Xueyi Liu1, Jiazhi Liu1, Zhichao Wu2, Liangbiao Chen2, Siyao Wang1, Ping Wang1. 1. Shanghai Key Laboratory for Molecular Engineering of Chiral Drugs , School of Chemistry and Chemical Engineering , Shanghai Jiao Tong University , 800 Dongchuan Road , Shanghai 200240 , P. R. China . Email: wangp1@sjtu.edu.cn. 2. Key Laboratory of Exploration and Utilization of Aquatic Genetic Resources , Ministry of Education , College of Fisheries and Life Science , Shanghai Ocean University , Shanghai 201306 , China.
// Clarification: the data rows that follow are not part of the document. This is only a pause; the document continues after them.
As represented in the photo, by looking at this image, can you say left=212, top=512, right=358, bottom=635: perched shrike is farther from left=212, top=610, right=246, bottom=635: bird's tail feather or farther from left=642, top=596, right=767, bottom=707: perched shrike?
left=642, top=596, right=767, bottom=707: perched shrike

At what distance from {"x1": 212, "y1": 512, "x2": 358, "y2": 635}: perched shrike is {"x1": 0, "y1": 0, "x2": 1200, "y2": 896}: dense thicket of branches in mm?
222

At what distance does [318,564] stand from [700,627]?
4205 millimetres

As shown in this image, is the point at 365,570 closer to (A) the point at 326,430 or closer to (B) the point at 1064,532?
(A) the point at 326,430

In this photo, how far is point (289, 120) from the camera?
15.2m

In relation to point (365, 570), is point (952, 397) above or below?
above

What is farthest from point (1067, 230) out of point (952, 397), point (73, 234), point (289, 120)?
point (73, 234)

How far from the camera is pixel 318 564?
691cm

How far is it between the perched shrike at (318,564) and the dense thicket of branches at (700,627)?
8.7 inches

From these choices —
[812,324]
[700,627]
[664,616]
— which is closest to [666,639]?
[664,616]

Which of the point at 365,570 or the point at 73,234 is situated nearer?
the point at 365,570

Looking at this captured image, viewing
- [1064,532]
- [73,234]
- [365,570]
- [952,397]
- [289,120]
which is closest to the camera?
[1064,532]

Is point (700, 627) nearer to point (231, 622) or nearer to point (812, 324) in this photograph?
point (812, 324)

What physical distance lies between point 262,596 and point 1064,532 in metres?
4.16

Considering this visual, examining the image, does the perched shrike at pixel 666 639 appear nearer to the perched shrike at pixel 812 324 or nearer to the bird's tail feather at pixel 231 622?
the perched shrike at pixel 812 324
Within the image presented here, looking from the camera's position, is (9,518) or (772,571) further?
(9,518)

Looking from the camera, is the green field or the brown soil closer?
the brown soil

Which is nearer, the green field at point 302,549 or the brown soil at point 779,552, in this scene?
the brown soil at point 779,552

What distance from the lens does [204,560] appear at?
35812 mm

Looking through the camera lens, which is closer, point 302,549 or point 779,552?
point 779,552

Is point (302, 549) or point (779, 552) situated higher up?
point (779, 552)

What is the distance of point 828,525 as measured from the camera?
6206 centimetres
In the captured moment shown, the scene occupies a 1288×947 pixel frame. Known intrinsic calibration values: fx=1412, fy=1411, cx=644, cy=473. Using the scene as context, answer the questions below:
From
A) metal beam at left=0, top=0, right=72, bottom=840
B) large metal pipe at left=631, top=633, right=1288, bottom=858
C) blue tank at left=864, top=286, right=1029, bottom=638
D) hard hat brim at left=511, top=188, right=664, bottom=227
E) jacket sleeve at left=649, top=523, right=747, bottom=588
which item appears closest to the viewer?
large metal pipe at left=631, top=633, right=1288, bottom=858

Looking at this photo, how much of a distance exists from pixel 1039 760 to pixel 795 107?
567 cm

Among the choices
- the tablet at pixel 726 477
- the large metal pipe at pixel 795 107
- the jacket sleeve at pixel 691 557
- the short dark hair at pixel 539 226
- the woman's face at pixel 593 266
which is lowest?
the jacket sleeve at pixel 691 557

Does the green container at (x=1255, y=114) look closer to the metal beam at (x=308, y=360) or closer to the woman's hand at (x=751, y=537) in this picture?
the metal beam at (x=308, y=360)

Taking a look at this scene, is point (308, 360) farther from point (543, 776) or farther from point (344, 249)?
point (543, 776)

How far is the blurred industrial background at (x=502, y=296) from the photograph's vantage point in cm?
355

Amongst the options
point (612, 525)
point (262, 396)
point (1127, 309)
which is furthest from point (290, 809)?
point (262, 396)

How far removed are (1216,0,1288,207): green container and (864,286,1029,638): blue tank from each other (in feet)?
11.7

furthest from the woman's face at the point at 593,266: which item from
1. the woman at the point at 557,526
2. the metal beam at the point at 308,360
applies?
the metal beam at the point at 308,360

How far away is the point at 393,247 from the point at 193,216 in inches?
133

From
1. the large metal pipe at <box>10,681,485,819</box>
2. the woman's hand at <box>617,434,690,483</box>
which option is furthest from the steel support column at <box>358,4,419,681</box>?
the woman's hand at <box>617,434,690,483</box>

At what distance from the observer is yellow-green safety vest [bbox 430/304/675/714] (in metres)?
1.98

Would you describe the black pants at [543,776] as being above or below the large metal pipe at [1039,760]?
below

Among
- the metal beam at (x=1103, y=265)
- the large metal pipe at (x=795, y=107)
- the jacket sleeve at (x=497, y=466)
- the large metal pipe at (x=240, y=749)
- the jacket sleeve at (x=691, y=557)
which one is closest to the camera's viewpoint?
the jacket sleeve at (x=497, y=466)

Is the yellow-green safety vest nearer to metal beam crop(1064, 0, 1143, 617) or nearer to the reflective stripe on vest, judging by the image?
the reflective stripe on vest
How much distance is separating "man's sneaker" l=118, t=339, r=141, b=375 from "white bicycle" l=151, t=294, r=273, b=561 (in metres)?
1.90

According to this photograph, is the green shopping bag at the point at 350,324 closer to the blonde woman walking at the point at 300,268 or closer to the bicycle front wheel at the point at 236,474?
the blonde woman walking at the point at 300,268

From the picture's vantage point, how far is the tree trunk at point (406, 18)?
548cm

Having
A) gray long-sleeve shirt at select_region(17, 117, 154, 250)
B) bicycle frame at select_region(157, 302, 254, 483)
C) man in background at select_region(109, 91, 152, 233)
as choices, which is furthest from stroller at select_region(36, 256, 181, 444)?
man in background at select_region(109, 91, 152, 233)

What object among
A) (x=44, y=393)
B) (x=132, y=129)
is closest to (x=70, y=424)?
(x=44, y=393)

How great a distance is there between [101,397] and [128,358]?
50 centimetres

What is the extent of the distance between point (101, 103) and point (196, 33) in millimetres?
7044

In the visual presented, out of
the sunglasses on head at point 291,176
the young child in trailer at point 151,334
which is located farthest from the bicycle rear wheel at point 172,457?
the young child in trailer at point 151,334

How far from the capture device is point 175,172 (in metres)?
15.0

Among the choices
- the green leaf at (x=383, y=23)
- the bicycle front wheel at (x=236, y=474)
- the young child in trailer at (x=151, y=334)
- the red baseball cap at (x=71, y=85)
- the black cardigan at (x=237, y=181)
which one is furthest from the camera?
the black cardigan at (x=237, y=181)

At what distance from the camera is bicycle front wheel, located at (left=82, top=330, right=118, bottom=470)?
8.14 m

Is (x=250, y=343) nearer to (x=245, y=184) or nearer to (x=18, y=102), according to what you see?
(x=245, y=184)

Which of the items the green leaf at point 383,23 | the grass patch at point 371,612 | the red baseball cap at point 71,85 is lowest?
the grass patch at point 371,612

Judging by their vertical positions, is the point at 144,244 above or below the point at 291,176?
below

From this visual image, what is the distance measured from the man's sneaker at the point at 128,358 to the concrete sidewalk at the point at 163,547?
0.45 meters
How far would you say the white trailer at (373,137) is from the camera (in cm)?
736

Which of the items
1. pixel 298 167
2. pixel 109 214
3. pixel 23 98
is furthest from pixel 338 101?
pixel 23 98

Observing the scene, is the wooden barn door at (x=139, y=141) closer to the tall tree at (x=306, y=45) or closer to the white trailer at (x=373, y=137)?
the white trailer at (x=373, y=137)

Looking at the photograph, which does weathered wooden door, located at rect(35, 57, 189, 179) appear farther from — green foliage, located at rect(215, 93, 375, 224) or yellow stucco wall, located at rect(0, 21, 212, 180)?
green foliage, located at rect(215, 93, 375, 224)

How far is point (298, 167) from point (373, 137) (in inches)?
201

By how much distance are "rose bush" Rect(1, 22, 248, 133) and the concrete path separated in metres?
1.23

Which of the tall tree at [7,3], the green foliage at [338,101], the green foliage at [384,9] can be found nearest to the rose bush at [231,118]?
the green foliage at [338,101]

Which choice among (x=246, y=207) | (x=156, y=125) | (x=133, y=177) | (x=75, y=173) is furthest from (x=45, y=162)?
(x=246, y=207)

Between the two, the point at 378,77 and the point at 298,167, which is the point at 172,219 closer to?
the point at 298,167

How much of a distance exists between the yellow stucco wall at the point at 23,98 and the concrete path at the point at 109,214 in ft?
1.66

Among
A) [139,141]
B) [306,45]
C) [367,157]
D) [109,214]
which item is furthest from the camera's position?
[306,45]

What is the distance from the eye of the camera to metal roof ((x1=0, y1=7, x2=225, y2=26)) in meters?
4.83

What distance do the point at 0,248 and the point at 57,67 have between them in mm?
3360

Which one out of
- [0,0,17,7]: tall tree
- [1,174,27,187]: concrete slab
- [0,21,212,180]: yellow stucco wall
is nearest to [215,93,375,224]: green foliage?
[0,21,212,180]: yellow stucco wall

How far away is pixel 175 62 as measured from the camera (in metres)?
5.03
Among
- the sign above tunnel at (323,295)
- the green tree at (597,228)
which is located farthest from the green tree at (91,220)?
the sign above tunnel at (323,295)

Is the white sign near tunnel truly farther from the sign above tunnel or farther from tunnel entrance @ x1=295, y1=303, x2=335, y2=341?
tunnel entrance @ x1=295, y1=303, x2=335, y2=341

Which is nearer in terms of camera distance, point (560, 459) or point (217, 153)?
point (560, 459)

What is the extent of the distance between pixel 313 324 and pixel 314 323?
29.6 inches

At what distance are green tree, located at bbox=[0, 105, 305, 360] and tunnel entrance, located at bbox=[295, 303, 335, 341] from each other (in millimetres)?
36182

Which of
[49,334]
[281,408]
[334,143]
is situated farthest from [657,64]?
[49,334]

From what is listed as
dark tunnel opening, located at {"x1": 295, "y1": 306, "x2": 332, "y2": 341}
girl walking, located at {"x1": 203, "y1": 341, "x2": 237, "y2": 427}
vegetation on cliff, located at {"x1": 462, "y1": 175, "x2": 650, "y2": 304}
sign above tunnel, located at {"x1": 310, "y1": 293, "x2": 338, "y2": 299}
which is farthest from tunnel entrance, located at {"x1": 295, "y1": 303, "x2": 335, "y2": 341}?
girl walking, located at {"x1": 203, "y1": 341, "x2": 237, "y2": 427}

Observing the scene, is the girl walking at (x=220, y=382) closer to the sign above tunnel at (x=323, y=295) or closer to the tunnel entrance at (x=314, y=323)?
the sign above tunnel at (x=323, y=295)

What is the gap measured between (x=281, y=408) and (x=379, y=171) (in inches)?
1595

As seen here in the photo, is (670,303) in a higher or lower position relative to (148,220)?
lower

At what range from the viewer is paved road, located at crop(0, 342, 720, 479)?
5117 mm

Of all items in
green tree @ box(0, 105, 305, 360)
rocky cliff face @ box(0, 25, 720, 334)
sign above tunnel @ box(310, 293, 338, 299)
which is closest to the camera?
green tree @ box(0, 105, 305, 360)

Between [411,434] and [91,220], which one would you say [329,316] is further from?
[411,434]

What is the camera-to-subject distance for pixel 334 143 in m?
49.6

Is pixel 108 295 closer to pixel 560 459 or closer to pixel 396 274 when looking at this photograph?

Proteins with tandem repeats consisting of linear arrays of identical or similar repeating sequences have been shown to have important physical or biological functions.1–3 According to a genome analysis, about 30% of human proteins contain tandem repeats.4 For example, extensin,5 collagen,6 elastin7 and DSPP8 (dentin sialophosphoprotein) are essential structural proteins. Silk proteins from spiders and silkworms consist of tandem repeat sequences.9,10 Moreover, some proteins with tandem repeats have RNA or DNA binding ability,11via their repetition domain. For instance, the ‘RGG box’ is the key domain for RNA binding in proteins such as FMRP12 (fragile X mental retardation protein), and STPR13 (score and three amino acid peptide repeat) is a DNA binding domain with conserved repeat sequences in animals.These tandem repeat domains are often post-translationally modified, and these modifications have key roles in their functions. For example, DSPP is phosphorylated on serine residues in its tandem repeat domain, thus enabling its calcium coordination.14 Glycosylated mucin15 and OGFR16 (opioid growth factor receptor) have been found to be immunogenic in cancerpatients, and the repeating units of mucin have been widely studied as a cancer vaccine or diagnostic marker.17–20 AFGPs (antifreeze glycoproteins) in Antarctic and Arctic fishes provide protection against freezing,21 and consist of Alanine-Threonine-Alanine (ATA) as the smallest repeating unit, with a disaccharide (d-Galβ1-3-d-GalNAcα1) on each threonine residue (Fig. 1). The hydroxyl groups of the disaccharide are essential for the antifreeze activity.22,23 O-GalNAc modified AFGPs (monosaccharide AFGP mimics) have similar activities, whereas AGFPs without saccharides lack antifreeze activity.24–26
Fig. 1
Examples of tandem repeats in proteins and the corresponding modifications (modified residues are highlighted in bold and italic letters). PTMs: post-translational modifications.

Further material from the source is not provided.